C COMME CHAUFFEUR.

D’Ici là, Matthieu Dibelius, 2018, 46 minutes.

Des journées entières au volant de son véhicule, un minibus bus équipé pour véhiculer des personnes à mobilité réduite. Tout un film en fait. Du premier plan au dernier nous n’en sortons pas. Où va-t-il ? D’où vient-il ? Peu importe. Le film n’est pas un parcours, un circuit, un trajet ou un itinéraire. C’est le conducteur qui est cadré. Presque exclusivement. Quelques-uns des passagers parfois. Des enfants. Ou des adolescents. Un adulte. Une jeune fille avec une coiffure africaine. Et puis, par la fenêtre, derrière le conducteur, nous apercevons Paris, des rues, des passants. Alors le cinéaste se permet quelques plans « urbains », rue de Rennes avec la tour Montparnasse dans la profondeur de champ, ou la Seine, ou  un bout de tour Eiffel perdue dans le brouillard.

Ce conducteur c’est Koffi. Par sa présence quasi continue à l’écran, dans des gros plans de son visage le plus souvent, on pourrait penser que le projet du film est d’en faire le portrait. Pourtant force est de constater que ce n’est pas le cas. De Koffi, nous ne saurons pas grand-chose. Rien du tout même. Nous ne rentrons ni dans son histoire personnelle, ni dans  ses sentiments ou ses émotions – qu’il n’exprime pas.

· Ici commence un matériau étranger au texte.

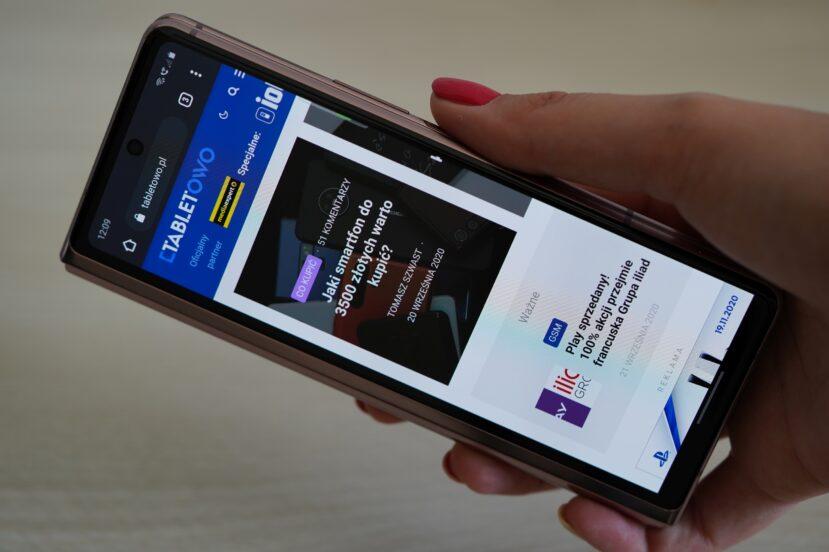 Składane smartfony będą jeszcze cieńsze i lżejsze. Samsung ma ciekawe zdanie na ich temat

Nous le côtoyons le temps d’un film –un moyen-métrage -, nous nous familiarisons avec son visage, son sourire. Nous pouvons le trouver timide, réservé, peu bavard, sympathique…ou tout autre détermination. Au spectateur de faire son choix. Et pourtant, le film ne le réduit à sa fonction de conducteur d’un véhicule dans les rues de Paris. Il suffit qu’il pose quelques questions à la passagère derrière lui ; ou qu’il échange quelques mots, avec celle qui, à côté de lui, dessine sur le parebrise du véhicule, et aussitôt il prend de l’épaisseur, non pas psychologiquement parlant, une épaisseur plutôt cinématographique ; il devient un véritable personnage de cinéma.

Mais le film est aussi un portrait de Paris, cette ville que nous situons dans un contexte bien précis grâce à la bande son principalement. Dans le véhicule la radio est allumée –rien de plus banal – et nous entendons un extrait du discours du Président de la République suite aux attentats de novembre 2015. Le ton est donné. Les images peuvent alors nous faire apercevoir un fragment du cortège d’une manifestation et s’arrêter presque Place de la République au milieu des occupants de Nuit Debout. L’intérieur du véhicule n’est pas un havre de paix qui isolerait son conducteur de la fureur du monde. En fait, de l’intérieur à l’extérieur il n’y a pas de séparation. Dehors il fait froid, le parebrise est gelé, ou bien il pleut. Mais la nuit les couleurs de la nuit restent chaudes.